Dataset extract –
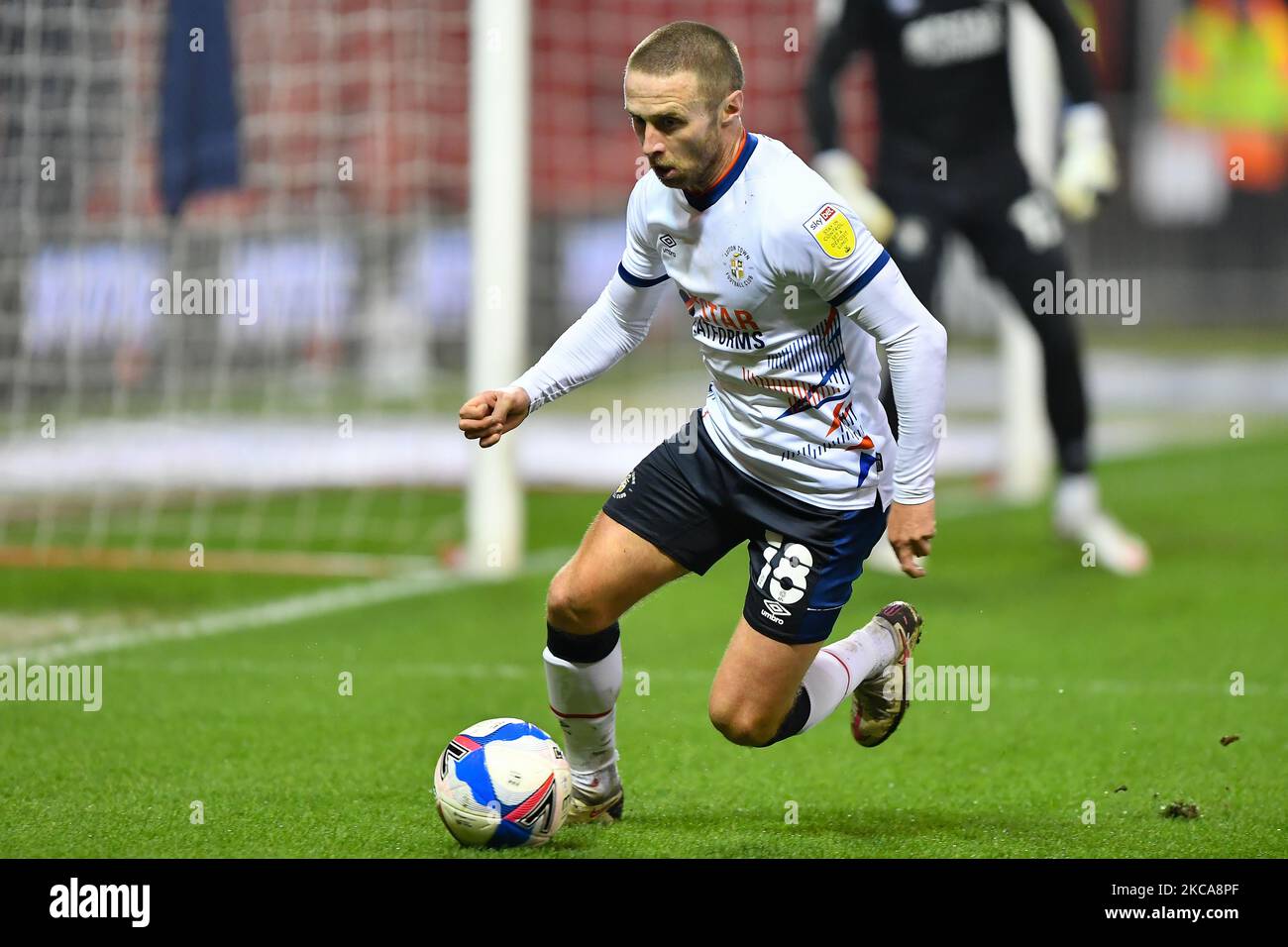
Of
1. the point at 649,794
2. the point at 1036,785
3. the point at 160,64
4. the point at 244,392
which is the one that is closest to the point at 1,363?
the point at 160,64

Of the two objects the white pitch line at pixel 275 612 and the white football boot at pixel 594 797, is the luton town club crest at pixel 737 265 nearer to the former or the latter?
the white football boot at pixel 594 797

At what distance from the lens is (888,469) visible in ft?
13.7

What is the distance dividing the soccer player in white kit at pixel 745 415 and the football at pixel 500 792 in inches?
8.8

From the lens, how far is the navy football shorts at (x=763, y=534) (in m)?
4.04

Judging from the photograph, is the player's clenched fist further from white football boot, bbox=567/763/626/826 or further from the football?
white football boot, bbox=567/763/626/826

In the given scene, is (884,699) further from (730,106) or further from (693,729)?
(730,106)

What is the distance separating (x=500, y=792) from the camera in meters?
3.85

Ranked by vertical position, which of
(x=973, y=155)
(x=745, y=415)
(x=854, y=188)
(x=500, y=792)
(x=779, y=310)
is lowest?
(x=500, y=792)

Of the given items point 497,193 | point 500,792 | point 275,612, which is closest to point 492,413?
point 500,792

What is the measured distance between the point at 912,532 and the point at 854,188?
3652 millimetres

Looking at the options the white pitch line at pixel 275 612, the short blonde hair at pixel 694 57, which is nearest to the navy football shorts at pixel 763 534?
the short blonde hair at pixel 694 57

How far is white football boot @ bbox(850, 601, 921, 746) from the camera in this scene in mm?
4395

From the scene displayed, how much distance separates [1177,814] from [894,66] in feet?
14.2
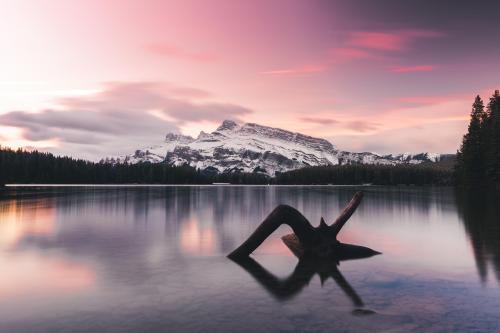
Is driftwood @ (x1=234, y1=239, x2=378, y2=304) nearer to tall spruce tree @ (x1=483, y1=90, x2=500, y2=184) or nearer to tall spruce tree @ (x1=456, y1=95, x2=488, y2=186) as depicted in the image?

What is needed –
Rewrite the rows from the line holding "From the scene" through the end of the rows, inclusive, swapping "driftwood" for "fallen log" and keeping everything else unchanged. Leave the pictures out of your answer.

Exercise result –
From the scene displayed, how much distance separates [1177,814] from [894,66] in feet?
14.2
Is fallen log @ (x1=234, y1=239, x2=378, y2=304) nearer to tall spruce tree @ (x1=483, y1=90, x2=500, y2=184) or nearer to tall spruce tree @ (x1=456, y1=95, x2=488, y2=186) as depicted in the image?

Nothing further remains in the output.